The South African government is reported to be considering bailing out South Africa Airways (SAA) to the tune of R10 billion, approximately $757 million, with the sale of its 39% stake in telecommunication provider, Telkom. Treasury spokesman Mayihlome Tshwete told reporters that this was one option under consideration and stated that nothing had been finalised. Minister of Finance Malusi Gigaba plans to disclose the final financing option for SAA at the medium-term budget statement in October.
Despite continuing losses, the government is determined to save SAA seemingly at any cost, since credit rating agencies have warned that a R10 billion bailout would be significant enough to impact South Africa’s sovereign credit rating. S&P Global Ratings and Fitch have already downgraded South Africa's credit to junk.
The proposed bailout only came to light during an impromptu question from Democratic Alliance MP Alf Lees to Deputy President Cyril Ramaphosa who quoted from a leaked supposedly secret memo detailing the bailout to be paid during the current 2017/18 fiscal year, according to various press reports. The memo said that the bailout would be attached to certain conditions. Lees questions the logic behind selling a “good” asset – Telkom – to save a bad one (SAA).
SAA already received a R2.2 billion government guarantee on June 30, 2017 even though the investigation regarding financial mismanagement at the airline company is ongoing.
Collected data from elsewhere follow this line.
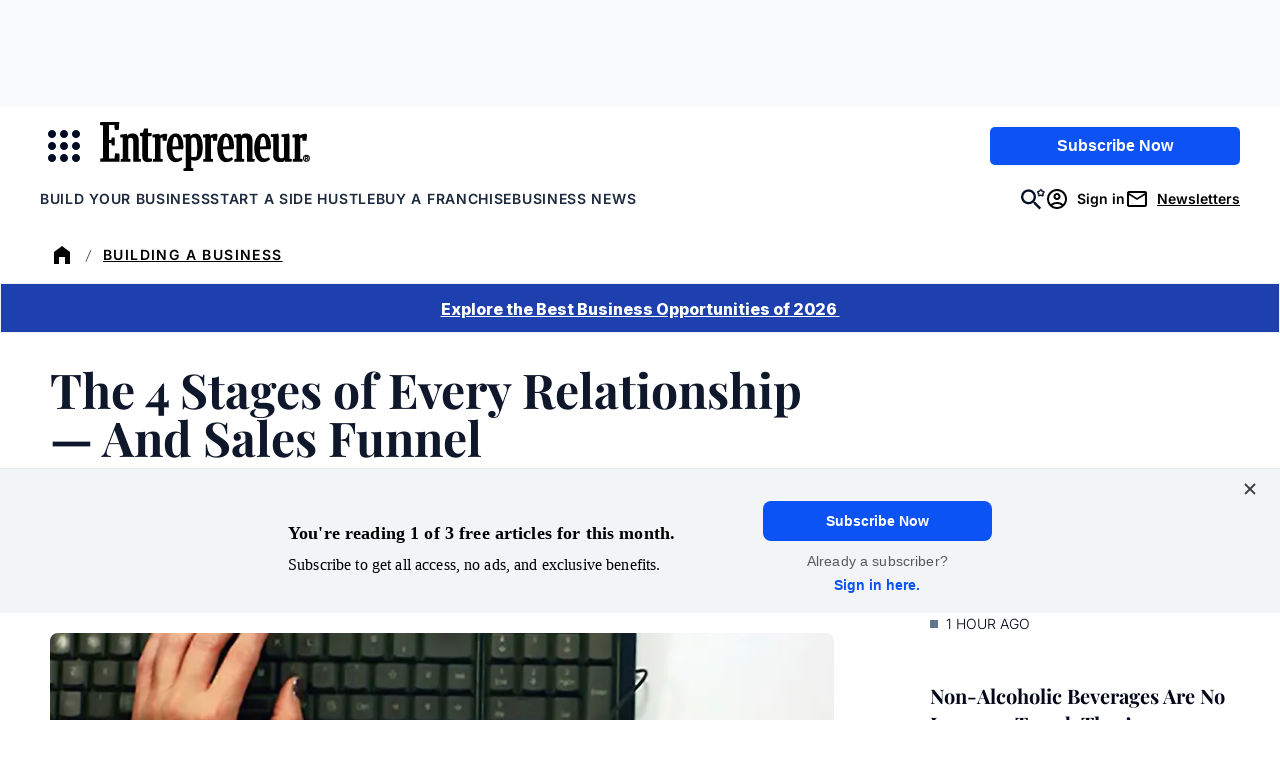

--- FILE ---
content_type: text/javascript;charset=utf-8
request_url: https://p1cluster.cxense.com/p1.js
body_size: 101
content:
cX.library.onP1('2glb67lyyfgdc1hvg7xbydv2a8');


--- FILE ---
content_type: text/javascript;charset=utf-8
request_url: https://id.cxense.com/public/user/id?json=%7B%22identities%22%3A%5B%7B%22type%22%3A%22ckp%22%2C%22id%22%3A%22mkmyw5e4rb7z91i8%22%7D%2C%7B%22type%22%3A%22lst%22%2C%22id%22%3A%222glb67lyyfgdc1hvg7xbydv2a8%22%7D%2C%7B%22type%22%3A%22cst%22%2C%22id%22%3A%222glb67lyyfgdc1hvg7xbydv2a8%22%7D%5D%7D&callback=cXJsonpCB2
body_size: 206
content:
/**/
cXJsonpCB2({"httpStatus":200,"response":{"userId":"cx:3aapu1r92clve3ssab3sm1yqtf:uznhchq90q96","newUser":false}})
This saga will continue to run but without deep and serious change, SAA will only continue to go cap-in-hand to the government to prop up its flawed business.
Meanwhile, SAA suffered another setback over the weekend as one of its flights to Zimbabwe was denied entry to the country due to documentation issues. Flights resumed this week but stranded passengers needed to be compensation and the airline is now costing the cost of grounding its aircraft.